Link innovation to strategy. The top leaders of a small startup or large enterprise determine overall strategy. I mentioned the growth-share matrix above because it used to be a popular tool but its critics prefer to include more measures of profitability. That's why nature and Providence gave us key performance indicators (KPIs) and SWOT analysis. The strategy derived from these concepts should drive innovation goals that bolster strengths and mitigate weaknesses. This philosophy can prevent innovation from falling into a "paralysis of analysis" that destroys focus.
Measure innovation the way VCs measure startups. Success metrics for enterprise innovation have readily available comparables from the way VCs evaluate, fund, and manage their startup portfolios. One truism is that a stereotypical VC will look at 1000 business plans, listen to 100 live pitches, fund ten startups, and harvest one success. Let's copy that funnel and graft it onto enterprise innovation. Start with random generation of 1000 off-the-wall ideas, write the best 100 into basic proposals that are testable against the firm's KPIs, launch the best ten as live projects after assessing their net present value (NPV), and harvest one big success.
Use multiple testing methods, rapidly and repeatedly. This VC-style 1000:1 funnel helps innovators "fail quickly" by rapidly testing ideas and dropping the ones that are unlikely to succeed.
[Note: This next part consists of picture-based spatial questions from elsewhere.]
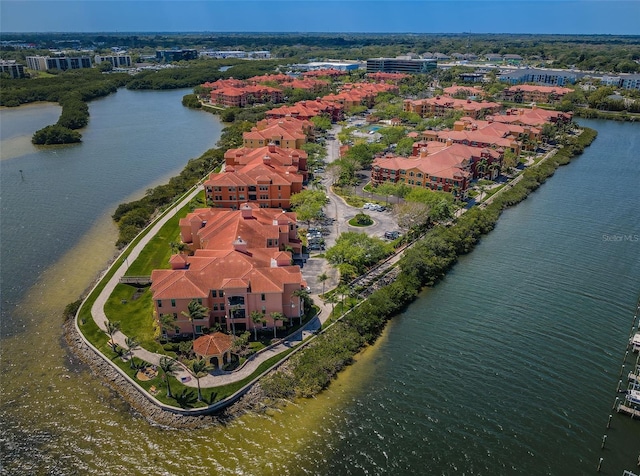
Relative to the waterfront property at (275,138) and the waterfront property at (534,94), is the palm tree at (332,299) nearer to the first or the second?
the waterfront property at (275,138)

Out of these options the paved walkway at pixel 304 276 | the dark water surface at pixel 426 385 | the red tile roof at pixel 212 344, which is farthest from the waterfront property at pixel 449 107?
the red tile roof at pixel 212 344

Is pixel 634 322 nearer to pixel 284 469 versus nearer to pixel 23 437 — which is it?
pixel 284 469

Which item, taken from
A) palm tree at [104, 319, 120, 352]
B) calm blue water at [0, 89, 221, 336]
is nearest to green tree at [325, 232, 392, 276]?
palm tree at [104, 319, 120, 352]

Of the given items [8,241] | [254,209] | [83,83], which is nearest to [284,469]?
[254,209]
Enterprises with a separate internal lab may have an advantage in testing if they can run projects that "decouple from a brand" in Lean Startup terms. Crowdsourcing and Twitter A/B testing are methods to covertly launch trial products to see if they gain CustDev traction.
Define success as meeting specific KPIs. A startup's KPIs are more growth-oriented and time-constrained than those of a large enterprise. Their definitions are different. The "success" of an externally oriented project is defined by its ROI compared to the capex spent on generating the 1000 ideas that led to its creation. The "success" of an internally oriented project can be defined as improvements in quality control or business processes that reduce cost or avoid liability.
Design a KM process to document innovation. The knowledge management role is to archive the 1000:1 process, locate the most successful iterative path from idea generation to ultimate success, and replicate that path in future iterations. KM should also track active projects the way VCs track their funded startups. The final documentation of an innovation series won't bear much resemblance to a typical BPM improvement effort. It will look more like case management with an artisan approach to photographing prototypes and archiving program code. KMWorld has an excellent white paper on BPM and case management.
Senior management's ultimate role is to link the innovation strategy that strengthens the enterprise's SWOT position with whichever of the three innovation paths resides within the firm's structure. The cultural incentives will be different for each path and the KM case documentation will be different for each result. That's the cool thing about innovation. It's always about something different. Vive la difference.